TPL supports many aggregation methods:

sql
TABLE ROWS occupation * income.sum;           -- sum
TABLE ROWS occupation * income.mean;          -- average
TABLE ROWS occupation * income.(sum | mean);  -- multiple aggregates
TABLE ROWS occupation * income.p50;           -- median (50th percentile)
TABLE ROWS occupation * income.(p25 | p50 | p75);  -- interquartile range
TABLE ROWS occupation * n;                    -- count of records

Totals with ALL ​

Add total rows or columns:

sql
-- row total
TABLE ROWS (occupation | ALL) * income.sum;

-- column total
TABLE ROWS occupation * income.sum COLS education | ALL;

Data Sources ​

Query a CSV File ​

typescript
import { fromCSV } from 'tplm-lang'

const tpl = fromCSV('data/employees.csv')
const { html } = await tpl.query('TABLE ROWS department * salary.sum;')

Query a Parquet File ​

typescript
import { fromDuckDBTable } from 'tplm-lang'

const tpl = fromDuckDBTable('data/sales.parquet')

• [What you will do]
1. In the TPL guide, which aggregation gives the median?
2. Carry on the TPL guide from its last line.

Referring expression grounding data
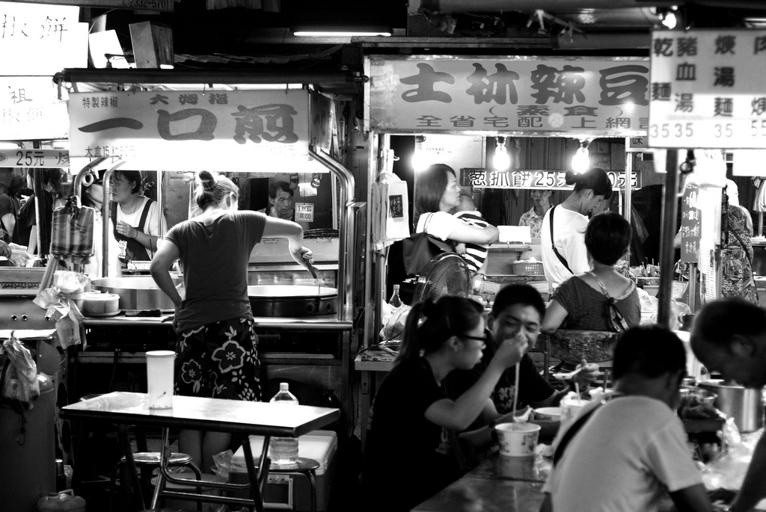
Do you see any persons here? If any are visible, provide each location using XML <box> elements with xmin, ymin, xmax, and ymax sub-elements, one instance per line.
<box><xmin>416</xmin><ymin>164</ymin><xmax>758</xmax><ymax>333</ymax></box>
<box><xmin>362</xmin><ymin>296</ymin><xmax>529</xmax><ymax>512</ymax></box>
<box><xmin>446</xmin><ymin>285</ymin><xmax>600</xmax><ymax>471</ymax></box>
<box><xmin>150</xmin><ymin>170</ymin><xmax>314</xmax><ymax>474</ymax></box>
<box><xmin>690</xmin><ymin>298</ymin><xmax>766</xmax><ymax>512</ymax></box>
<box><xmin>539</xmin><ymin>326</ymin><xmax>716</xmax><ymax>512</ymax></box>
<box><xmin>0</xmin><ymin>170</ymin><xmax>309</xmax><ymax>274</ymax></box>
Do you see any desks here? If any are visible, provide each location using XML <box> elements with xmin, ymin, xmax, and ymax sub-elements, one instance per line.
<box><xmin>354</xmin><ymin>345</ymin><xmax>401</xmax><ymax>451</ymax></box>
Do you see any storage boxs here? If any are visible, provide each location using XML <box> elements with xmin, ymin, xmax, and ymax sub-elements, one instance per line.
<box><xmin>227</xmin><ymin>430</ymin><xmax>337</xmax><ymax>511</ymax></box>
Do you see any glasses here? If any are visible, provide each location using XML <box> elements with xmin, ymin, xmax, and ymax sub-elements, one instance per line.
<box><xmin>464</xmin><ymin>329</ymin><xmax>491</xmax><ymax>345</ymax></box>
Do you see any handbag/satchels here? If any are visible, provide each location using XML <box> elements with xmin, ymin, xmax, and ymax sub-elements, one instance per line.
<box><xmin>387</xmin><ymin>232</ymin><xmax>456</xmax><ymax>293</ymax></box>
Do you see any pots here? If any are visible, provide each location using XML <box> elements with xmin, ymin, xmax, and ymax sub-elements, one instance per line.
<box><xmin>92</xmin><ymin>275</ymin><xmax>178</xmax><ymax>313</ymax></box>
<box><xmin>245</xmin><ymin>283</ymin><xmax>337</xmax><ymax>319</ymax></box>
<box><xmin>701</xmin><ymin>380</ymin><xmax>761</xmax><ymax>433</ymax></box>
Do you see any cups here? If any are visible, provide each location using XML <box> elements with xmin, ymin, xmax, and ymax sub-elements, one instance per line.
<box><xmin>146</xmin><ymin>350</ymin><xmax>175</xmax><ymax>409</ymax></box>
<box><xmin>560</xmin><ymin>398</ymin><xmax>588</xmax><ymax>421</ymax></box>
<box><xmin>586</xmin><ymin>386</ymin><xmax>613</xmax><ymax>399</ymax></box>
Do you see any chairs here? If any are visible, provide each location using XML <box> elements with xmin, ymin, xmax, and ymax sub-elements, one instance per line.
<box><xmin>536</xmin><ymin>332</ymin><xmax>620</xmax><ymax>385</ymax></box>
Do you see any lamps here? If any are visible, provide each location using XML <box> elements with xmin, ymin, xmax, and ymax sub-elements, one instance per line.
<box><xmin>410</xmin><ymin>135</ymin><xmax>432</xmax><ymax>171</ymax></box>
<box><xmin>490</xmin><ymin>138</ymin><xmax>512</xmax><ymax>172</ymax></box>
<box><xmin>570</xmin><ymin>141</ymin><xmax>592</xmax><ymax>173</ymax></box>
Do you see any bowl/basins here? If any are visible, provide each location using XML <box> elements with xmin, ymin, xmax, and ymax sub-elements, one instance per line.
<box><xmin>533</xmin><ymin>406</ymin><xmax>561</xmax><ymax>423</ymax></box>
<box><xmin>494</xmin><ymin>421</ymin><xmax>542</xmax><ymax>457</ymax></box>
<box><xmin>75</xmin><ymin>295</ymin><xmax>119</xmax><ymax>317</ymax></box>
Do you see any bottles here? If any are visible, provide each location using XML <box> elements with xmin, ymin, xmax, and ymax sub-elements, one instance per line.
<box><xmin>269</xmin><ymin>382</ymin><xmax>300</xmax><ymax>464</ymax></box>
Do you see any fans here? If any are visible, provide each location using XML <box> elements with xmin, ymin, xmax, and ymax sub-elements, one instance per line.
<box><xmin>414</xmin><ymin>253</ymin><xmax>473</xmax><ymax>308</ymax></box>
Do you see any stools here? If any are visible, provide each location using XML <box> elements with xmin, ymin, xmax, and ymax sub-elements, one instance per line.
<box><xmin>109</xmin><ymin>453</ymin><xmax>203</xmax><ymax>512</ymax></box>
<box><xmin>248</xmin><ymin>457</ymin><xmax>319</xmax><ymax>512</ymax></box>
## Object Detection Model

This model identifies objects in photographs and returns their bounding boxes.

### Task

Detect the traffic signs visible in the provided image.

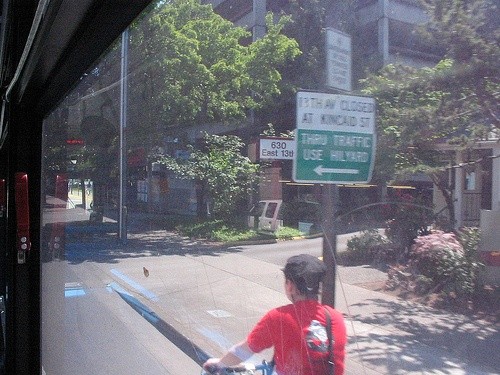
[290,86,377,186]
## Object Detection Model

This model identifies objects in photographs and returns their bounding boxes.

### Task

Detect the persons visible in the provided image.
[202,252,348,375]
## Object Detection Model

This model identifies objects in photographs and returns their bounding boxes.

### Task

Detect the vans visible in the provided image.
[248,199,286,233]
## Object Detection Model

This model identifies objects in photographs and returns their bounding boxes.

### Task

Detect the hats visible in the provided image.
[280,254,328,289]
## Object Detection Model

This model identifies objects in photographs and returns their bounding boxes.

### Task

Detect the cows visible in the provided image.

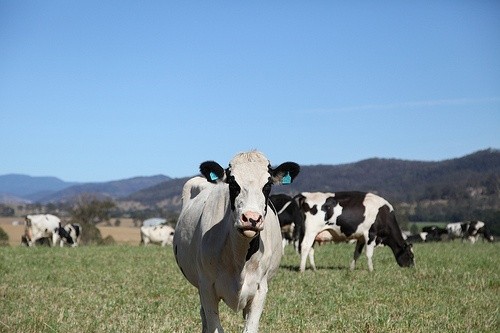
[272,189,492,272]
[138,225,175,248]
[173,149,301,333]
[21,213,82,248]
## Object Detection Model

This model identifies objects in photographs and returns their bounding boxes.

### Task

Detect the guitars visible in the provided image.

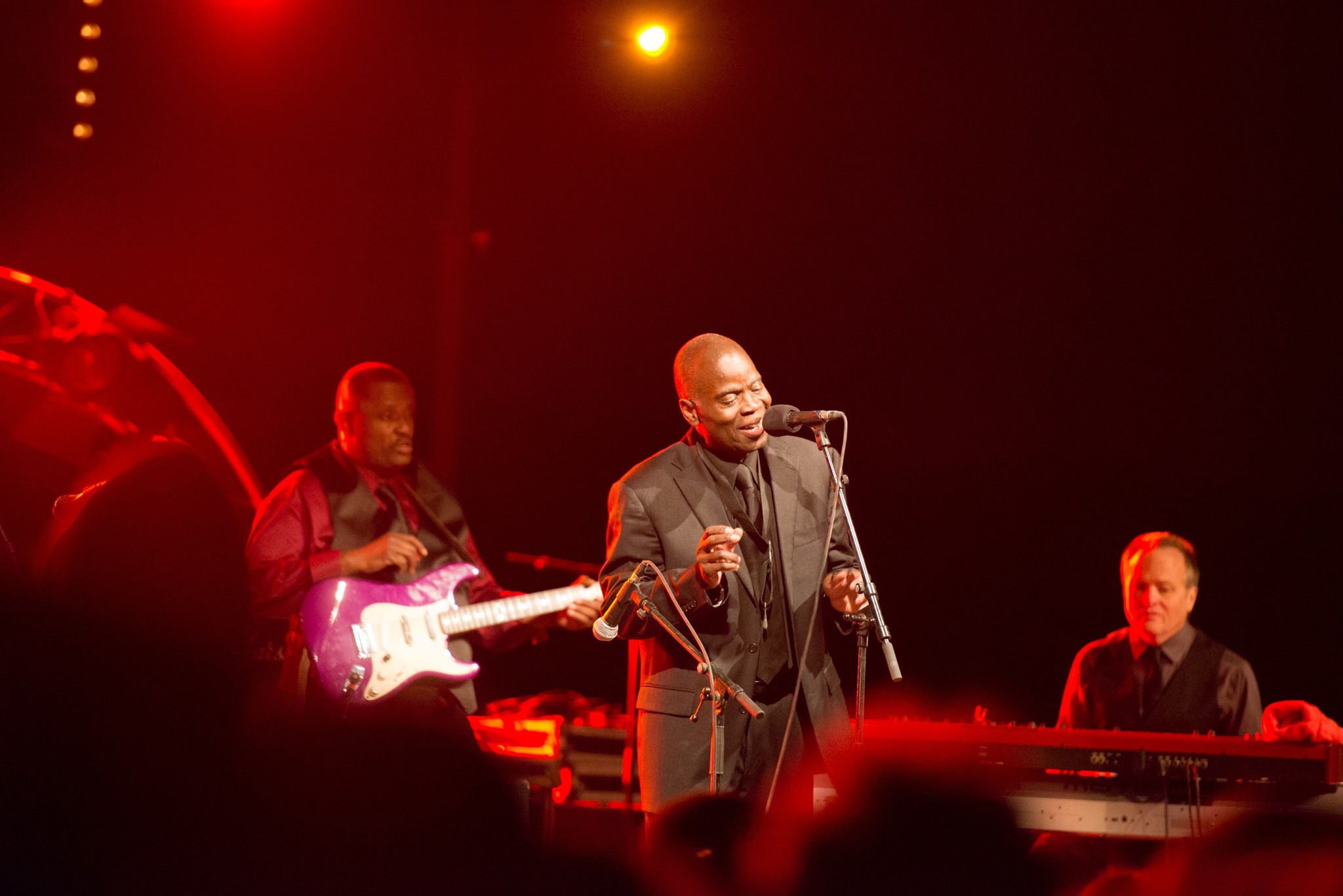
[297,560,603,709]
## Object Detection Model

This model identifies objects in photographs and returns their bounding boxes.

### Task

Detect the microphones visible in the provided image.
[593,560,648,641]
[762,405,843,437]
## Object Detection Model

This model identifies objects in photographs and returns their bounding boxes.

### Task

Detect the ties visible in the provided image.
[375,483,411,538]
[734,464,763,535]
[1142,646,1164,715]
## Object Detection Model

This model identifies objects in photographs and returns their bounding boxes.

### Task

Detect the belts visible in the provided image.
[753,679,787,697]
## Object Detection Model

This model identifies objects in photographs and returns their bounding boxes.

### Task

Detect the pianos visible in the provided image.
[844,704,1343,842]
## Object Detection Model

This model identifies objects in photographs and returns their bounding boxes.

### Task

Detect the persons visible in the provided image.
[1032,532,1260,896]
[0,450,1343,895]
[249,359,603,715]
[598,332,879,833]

---

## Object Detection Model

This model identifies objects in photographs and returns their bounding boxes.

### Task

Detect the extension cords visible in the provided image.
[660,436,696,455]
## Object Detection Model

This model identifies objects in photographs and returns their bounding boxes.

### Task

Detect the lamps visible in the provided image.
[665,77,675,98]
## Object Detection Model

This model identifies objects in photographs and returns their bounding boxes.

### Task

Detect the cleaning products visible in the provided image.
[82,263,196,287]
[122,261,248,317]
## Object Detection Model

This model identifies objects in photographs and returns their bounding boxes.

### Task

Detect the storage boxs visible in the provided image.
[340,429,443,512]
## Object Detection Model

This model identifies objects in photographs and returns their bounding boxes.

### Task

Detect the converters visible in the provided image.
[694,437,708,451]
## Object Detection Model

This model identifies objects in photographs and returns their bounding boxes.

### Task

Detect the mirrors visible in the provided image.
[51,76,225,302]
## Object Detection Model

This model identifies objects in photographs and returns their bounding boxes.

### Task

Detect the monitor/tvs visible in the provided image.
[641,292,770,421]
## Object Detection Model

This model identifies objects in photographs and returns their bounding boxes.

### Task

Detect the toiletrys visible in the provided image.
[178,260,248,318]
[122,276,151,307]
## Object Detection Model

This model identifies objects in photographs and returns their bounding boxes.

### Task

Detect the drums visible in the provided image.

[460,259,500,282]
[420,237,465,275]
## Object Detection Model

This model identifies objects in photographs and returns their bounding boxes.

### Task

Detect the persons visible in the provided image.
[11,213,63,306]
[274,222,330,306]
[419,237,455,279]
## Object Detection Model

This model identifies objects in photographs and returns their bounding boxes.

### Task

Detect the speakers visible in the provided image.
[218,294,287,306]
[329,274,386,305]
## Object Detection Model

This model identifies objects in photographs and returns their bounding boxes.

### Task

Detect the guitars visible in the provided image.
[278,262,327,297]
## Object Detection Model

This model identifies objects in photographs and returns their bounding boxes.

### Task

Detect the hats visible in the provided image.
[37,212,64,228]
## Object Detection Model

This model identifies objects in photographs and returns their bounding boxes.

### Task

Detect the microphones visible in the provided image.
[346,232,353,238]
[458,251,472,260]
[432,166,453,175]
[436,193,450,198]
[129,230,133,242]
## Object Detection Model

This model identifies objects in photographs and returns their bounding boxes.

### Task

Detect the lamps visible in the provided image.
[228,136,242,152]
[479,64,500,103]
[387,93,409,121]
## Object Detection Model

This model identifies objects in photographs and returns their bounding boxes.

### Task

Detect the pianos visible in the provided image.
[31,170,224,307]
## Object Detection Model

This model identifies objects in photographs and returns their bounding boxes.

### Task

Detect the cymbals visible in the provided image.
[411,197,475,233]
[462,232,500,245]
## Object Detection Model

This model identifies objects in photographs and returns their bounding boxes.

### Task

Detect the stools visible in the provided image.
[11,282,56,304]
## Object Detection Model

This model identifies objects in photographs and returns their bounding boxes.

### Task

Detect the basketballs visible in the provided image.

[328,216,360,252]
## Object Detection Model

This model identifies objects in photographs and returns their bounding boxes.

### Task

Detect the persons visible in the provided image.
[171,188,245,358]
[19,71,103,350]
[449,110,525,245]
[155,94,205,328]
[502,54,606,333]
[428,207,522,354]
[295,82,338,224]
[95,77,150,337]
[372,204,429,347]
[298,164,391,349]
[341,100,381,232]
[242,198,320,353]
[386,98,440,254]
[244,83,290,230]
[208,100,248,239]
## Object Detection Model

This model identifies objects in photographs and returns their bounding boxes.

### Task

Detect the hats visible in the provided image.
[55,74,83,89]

• [Responses]
1. income.p50, the 50th percentile.

2.
const { html } = await tpl.query('TABLE ROWS region * revenue.sum COLS quarter;')

Query BigQuery Directly ​

typescript
import { fromBigQueryTable } from 'tplm-lang'

const tpl = fromBigQueryTable({
  table: 'my-project.my_dataset.sales',
  credentialsPath: './service-account.json'
})

const { html } = await tpl.query('TABLE ROWS region * revenue.sum COLS quarter;')

Adding Computed Dimensions ​

TPL provides a DIMENSION syntax for defining computed dimensions that transform raw column values:

tpl
DIMENSION department FROM dept_code
  'Engineering' WHEN = 1
  'Sales' WHEN = 2
  ELSE 'Other'
;

DIMENSION seniority FROM years
  'Junior' WHEN < 2
  'Mid' WHEN >= 2 AND < 5
  'Senior' WHEN >= 5
;

Pass dimension definitions to fromCSV to use them in your queries:

typescript
const dimensions = `
DIMENSION department FROM dept_code
  'Engineering' WHEN = 1
  'Sales' WHEN = 2
  ELSE 'Other'
;

DIMENSION seniority FROM years
  'Junior' WHEN < 2
  'Mid' WHEN >= 2 AND < 5
  'Senior' WHEN >= 5
;
`

const tpl = fromCSV('employees.csv', { dimensions })

// Now use computed dimensions in your queries
const { html } = await tpl.query('TABLE ROWS department * seniority * salary.sum;')

Computed dimensions work with all TPL features including percentiles:

typescript
// Percentiles partition correctly by the underlying raw columns
const { html } = await tpl.query('TABLE ROWS department * salary.p50;')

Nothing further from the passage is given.